For collecting the information and placing it on the blockchain miners receive a transaction fee. But they can also get Bitcoin for adding a new block onto the blockchain. This is done by completing a cryptographic calculation. The first miner to broadcast the next block is rewarded with a Bitcoin. However, over time it gets harder to mine new coins which are limited to 21 million in total.
What is the value of Bitcoin?
The value of this digital money is based on mathematics, instead of a physical property or government fiat. “As with all currency, Bitcoin’s value comes only and directly from people willing to accept them as payment.”

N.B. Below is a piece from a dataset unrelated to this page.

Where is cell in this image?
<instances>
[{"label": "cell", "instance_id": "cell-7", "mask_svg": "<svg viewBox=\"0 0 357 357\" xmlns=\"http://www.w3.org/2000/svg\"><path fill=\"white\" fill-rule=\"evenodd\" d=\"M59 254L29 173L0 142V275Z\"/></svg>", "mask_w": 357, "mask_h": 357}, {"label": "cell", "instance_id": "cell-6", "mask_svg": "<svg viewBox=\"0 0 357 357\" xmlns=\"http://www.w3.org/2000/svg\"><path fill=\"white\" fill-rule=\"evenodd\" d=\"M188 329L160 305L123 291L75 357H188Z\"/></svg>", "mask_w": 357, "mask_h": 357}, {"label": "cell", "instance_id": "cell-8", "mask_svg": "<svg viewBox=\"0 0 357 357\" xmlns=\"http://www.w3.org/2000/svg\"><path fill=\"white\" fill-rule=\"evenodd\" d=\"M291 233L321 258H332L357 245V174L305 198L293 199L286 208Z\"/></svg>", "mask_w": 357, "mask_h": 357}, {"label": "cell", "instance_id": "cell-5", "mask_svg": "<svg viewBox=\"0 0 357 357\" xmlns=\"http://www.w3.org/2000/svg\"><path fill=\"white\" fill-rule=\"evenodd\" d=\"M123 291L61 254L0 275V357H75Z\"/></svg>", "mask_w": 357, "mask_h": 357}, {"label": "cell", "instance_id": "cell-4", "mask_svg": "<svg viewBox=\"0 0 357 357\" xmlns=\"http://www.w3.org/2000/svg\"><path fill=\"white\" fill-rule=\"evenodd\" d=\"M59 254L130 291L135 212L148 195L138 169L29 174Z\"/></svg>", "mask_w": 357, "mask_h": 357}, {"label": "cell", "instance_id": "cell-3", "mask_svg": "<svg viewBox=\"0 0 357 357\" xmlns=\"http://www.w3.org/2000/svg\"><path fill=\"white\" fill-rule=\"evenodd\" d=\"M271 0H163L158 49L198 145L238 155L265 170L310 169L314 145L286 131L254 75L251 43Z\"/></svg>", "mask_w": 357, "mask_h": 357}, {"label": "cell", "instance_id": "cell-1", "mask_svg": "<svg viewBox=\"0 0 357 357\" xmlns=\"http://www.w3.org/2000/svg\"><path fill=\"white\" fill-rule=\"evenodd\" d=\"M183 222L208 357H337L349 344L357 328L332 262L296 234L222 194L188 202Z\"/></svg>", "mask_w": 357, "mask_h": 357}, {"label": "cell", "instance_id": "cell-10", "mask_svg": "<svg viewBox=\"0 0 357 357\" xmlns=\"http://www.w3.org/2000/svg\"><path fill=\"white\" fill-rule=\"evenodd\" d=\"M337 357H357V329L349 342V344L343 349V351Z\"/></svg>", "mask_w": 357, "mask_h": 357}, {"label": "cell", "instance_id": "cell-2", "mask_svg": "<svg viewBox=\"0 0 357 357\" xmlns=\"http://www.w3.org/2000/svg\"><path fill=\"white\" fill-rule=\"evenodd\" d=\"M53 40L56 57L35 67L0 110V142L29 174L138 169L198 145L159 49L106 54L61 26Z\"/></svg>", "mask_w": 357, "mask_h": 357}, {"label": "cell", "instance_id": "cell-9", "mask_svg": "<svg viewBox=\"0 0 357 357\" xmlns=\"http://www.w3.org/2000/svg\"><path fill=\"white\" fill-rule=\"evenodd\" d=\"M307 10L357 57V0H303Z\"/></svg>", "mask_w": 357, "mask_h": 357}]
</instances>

Just as with regular currencies or precious metals the value of Bitcoins fluctuate, but they are not legal tender in any country. However, individuals and businesses are using the cryptocurrency for transactions worth millions of dollars everyday.
The value of a Bitcoin has seen spikes in the past only to decrease again. In the autumn of 2020 the value skyrocketed only to lose nearly half its gains the following spring. However, just a matter of months later, the cryptocurrency began climbing again, to almost double going over $68,000 briefly in November 2021.
The maximum number of Bitcoins is limited to 21 million, but each coin can be split into subunits. Currently there are 1,000,000 bits in one bitcoin, or divided up into 8 decimal places (0.000 000 01). If required in the future, more bits could potentially be created for ever smaller transactions. At the end of November 2021, there were just over 2.1 million Bitcoins left to be mined according to the Bitcoin supply chart.